The document reads: “It is not clear if appropriate support or advice was given, potentially representing a missed opportunity to support her and safeguard her unborn child.
“However, given that she shortly afterwards was no longer in the relationship and there were no further known occurrences, it is quite clear that even had the midwife been given this information she would not have had reason to intervene.
“This issue had no ultimate effect on the events that led to the child’s death.
“Nevertheless, this has been identified as something for future learning.”
It continued: “He was a child who, at no point, gave cause for concern to the agencies.
“There was neither at the time, nor with hindsight, any information to suggest any concerns about his wellbeing prior to the catastrophic injury that resulted in his death.

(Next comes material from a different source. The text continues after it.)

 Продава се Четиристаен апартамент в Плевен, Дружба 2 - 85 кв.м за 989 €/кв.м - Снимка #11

“Practice by the professionals concerned was largely of a good standard, in line with standards and expectations.
“Medical care provided to Child A (Ethan) following his injury was of a high standard and the police response to concerns raised by the hospital was swift and appropriate.
“Finally, the review has reflected on whether the adults’ use of social networking sites played any significant role in these events, given an emerging recognition nationally of the particular risks this form of communication can pose.
“There is no information available that MA (Karly) or Child A (Ethan) were targeted deliberately by MP (Redgrave) via social networking.
“The use of social networking sites as a means to meet a partner may carry different risks than other means. The degree to which a parent is alert to the potential risks of introducing another adult into their household is not something which agencies can control.
“This review has concluded that there is potential for some limited educative work with parents. However, it is important that the likely impact of this should not be overstated.”
The report concluded that the events leading to Ethan’s death “could not have been predicted either at the time, or with the benefit of hindsight”.
“Direct lessons for the agencies are therefore limited,” it stated.
THE death of a child in any circumstance is tragic and will leave an indelible mark on all those involved.
Such a tragedy however, is put onto a different level when that death results from the actions of another individual.
The legal system will determine what action is taken against those responsible.
But what of the families, left to cope with the burden of heartache that such incidents bring.
If there is any positive to come out of such a situation it is to try and ensure that the risks of this ever happening again are as low as possible.
For this to happen, it is vital that properly conducted inquiries are carried out with actions examined and, if necessary, different procedures put into place.
This offers no guarantees, but can try to ensure any that lessons, if there are any, are learnt. We saw this a considerable time ago in Grimsby with the terrible Phillip Martin case in 1997 and more recently with the dreadful situation surrounding Ian Huntley.